Universities plot to put squeeze on Government

20th March 1998 at 00:00
Vice-chancellors are plotting a secret campaign to sell the message that Labour may not be elected for a second term unless it gives the universities more money.

A confidential paper, which has been seen by The TES, outlines the campaign strategy of the Committee of Vice-Chancellors and Principals and reveals that they are worried about their reputation for being "whingers".

The paper expresses concern that the CVCP might send out the wrong message on tuition fees for students. It would prefer to be seen as helping to solve the problem of under-funding, rather than as confrontational.

This week the CVCP presented its demand for extra money as part of the comprehensive spending review (CSR) being carried out by Government.

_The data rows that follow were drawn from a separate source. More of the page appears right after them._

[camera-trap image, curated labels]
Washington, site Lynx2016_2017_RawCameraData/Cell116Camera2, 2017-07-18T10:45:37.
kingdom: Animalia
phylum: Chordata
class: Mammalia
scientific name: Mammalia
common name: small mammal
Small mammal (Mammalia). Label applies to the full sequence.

The confidential document says: "CVCP's campaign strategy, over the next six months, is to undertake a highly focused, politically-driven campaign to persuade the key CSR decision-makers that the consequences of not addressing the current funding shortfall would become a political liability in the 20012002 election campaign - if not sooner..."

This would be achieved by presenting its case to ministers and "cascading the campaign out" with targeted briefings.

The paper says people outside higher education will assume that "the funding problem is solved by the introduction of tuition fees". . ."If there is still a funding problem, then the row about tuition fees was pointless," it says, adding that "calls from universities for more funding is just another case of universities whingeing".

The paper accepts that schools and colleges "have relatively strong claims" for funding but stresses the university role in lifelong learning.

There was tight control over public spending, "however, the core Government objective is to secure a second term of office in 20012002. In addition ministers will also want to avoid accusations that insufficient resources are in place over the short term, for fear of stoking up opposition to tuition fees."

Time is short, it says. "A loud campaign on its own will convey a sense of activity - but is unlikely to be met with understanding and sympathy by decision-makers. It also carries the risk of sending the wrong messages in relation to tuition fees...Our emphasis should be on co-operation about a shared problem, whilst making clear the potential dangers of not addressing our case."

Finally, the paper recommends that the universities should press their case through news coverage, features, speeches and other media exposure to ensure the "'background noise' is as helpful as possible".